What you will do: Format every line of the entries below as a numbered list, leaving out the blank lines.

Entries from a spatial question set:
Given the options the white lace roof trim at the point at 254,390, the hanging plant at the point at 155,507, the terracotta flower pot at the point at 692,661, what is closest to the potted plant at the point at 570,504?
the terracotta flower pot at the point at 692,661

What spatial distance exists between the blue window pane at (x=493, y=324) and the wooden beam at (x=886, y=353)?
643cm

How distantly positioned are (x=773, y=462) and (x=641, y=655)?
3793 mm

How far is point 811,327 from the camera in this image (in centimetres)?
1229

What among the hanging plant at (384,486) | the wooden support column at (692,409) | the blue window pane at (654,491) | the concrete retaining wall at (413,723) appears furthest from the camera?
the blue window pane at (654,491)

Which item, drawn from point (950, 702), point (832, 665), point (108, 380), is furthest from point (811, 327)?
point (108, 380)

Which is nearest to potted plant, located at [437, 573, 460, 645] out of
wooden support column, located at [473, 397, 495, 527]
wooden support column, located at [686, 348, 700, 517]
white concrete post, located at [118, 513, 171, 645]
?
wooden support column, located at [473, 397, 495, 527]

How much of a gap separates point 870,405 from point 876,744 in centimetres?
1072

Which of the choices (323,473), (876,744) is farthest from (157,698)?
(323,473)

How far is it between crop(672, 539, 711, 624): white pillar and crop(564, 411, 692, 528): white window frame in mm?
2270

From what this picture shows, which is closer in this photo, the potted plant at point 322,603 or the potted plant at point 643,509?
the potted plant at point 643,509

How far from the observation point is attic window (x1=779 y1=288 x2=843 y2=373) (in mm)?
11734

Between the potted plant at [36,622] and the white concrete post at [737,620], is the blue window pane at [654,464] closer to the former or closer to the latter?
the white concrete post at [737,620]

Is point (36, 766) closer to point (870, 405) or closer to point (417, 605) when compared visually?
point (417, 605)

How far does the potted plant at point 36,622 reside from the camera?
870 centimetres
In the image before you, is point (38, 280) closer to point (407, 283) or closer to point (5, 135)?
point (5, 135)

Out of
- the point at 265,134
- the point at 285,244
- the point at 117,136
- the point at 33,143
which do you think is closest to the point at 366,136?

Problem solution:
1. Given the options the white lace roof trim at the point at 254,390, the hanging plant at the point at 155,507, the terracotta flower pot at the point at 692,661, what is closest to the potted plant at the point at 570,504?
2. the terracotta flower pot at the point at 692,661
3. What spatial distance exists between the blue window pane at (x=493, y=324) and the wooden beam at (x=886, y=353)?
4. 643cm
5. How distantly positioned are (x=773, y=462) and (x=641, y=655)?
6. 3793 mm
7. How far is point 811,327 from the camera in this image (in centimetres)?
8. 1229
9. What among the hanging plant at (384,486) | the wooden support column at (692,409) | the blue window pane at (654,491) | the concrete retaining wall at (413,723) appears furthest from the camera?
10. the blue window pane at (654,491)
11. Which item, drawn from point (950, 702), point (832, 665), point (108, 380), is furthest from point (811, 327)?
12. point (108, 380)
13. Which is nearest to potted plant, located at [437, 573, 460, 645] out of
14. wooden support column, located at [473, 397, 495, 527]
15. wooden support column, located at [686, 348, 700, 517]
16. white concrete post, located at [118, 513, 171, 645]
17. ?
18. wooden support column, located at [473, 397, 495, 527]
19. How much of a gap separates point 870,405 from point 876,744 in centimetres?
20. 1072
21. Which of the choices (323,473), (876,744) is farthest from (157,698)?
22. (323,473)
23. How far is it between crop(672, 539, 711, 624): white pillar and crop(564, 411, 692, 528): white window frame in mm?
24. 2270
25. From what this picture shows, which is closer in this photo, the potted plant at point 322,603 or the potted plant at point 643,509?
26. the potted plant at point 643,509
27. How far from the observation point is attic window (x1=779 y1=288 x2=843 y2=373) (in mm)?
28. 11734
29. Between the potted plant at [36,622] and the white concrete post at [737,620], is the blue window pane at [654,464] closer to the former or closer to the latter?
30. the white concrete post at [737,620]
31. Is point (36, 766) closer to point (870, 405) or closer to point (417, 605) when compared visually?
32. point (417, 605)
33. How far does the potted plant at point 36,622 reside from the camera?
34. 870 centimetres
35. In the image before you, is point (38, 280) closer to point (407, 283) or closer to point (5, 135)?
36. point (5, 135)
37. Out of
38. - the point at 265,134
39. - the point at 285,244
40. - the point at 117,136
41. - the point at 33,143
42. which do you think is closest to the point at 366,136?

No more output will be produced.